## Start INPUT

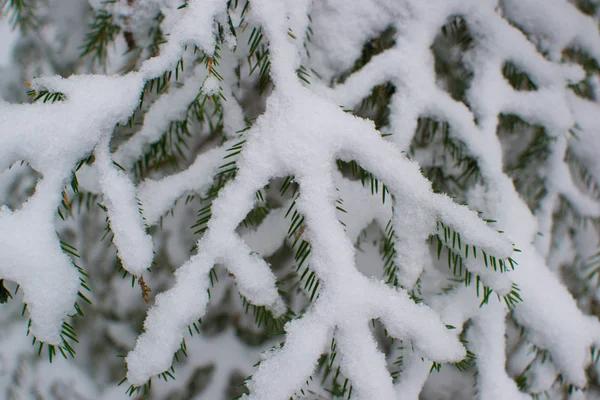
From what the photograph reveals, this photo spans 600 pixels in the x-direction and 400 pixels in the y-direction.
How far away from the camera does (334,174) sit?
2.54 feet

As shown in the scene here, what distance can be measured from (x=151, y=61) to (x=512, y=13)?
2.47 feet

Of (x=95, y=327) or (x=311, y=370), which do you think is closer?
(x=311, y=370)

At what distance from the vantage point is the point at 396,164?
589mm

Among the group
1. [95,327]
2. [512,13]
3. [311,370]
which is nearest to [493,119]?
[512,13]

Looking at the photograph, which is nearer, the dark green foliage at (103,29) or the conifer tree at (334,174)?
the conifer tree at (334,174)

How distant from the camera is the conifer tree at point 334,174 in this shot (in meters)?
0.55

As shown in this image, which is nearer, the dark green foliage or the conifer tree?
the conifer tree

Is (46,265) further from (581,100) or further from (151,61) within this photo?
(581,100)

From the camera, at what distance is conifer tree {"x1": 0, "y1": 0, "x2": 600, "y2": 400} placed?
1.80 feet

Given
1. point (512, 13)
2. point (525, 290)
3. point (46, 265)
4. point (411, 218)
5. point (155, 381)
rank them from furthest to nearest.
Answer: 1. point (155, 381)
2. point (512, 13)
3. point (525, 290)
4. point (411, 218)
5. point (46, 265)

## End INPUT

▶ _GIVEN INSTRUCTION_: Rewrite all the entries above, substituting "green shrubbery" for every occurrence of "dark green foliage" and changing nothing else. Leave the pictures out of your answer.

▶ _SOLVED EXERCISE_:
From what the photograph reveals, this photo spans 600 pixels in the x-direction and 400 pixels in the y-direction.
How far away from the camera does (334,174) sit?
2.54 feet

As shown in the scene here, what distance can be measured from (x=151, y=61) to (x=512, y=13)?
2.47 feet

Of (x=95, y=327) or (x=311, y=370), which do you think is closer?
(x=311, y=370)

At what distance from the vantage point is the point at 396,164?
589mm

Among the group
1. [95,327]
2. [512,13]
3. [311,370]
which is nearest to [493,119]?
[512,13]

Looking at the photograph, which is nearer, the green shrubbery at (103,29) or the conifer tree at (334,174)?
the conifer tree at (334,174)

How distant from the camera is the conifer tree at point 334,174 in this shot (in meters)?
0.55

As shown in this image, which is nearer, the green shrubbery or the conifer tree?
the conifer tree

Is (46,265) further from (581,100) or further from (151,61) within this photo?
(581,100)

From the camera, at what distance is conifer tree {"x1": 0, "y1": 0, "x2": 600, "y2": 400} placed?
1.80 feet

Given
1. point (512, 13)
2. point (525, 290)
3. point (46, 265)
4. point (411, 218)
5. point (155, 381)
rank them from furthest to nearest.
Answer: 1. point (155, 381)
2. point (512, 13)
3. point (525, 290)
4. point (411, 218)
5. point (46, 265)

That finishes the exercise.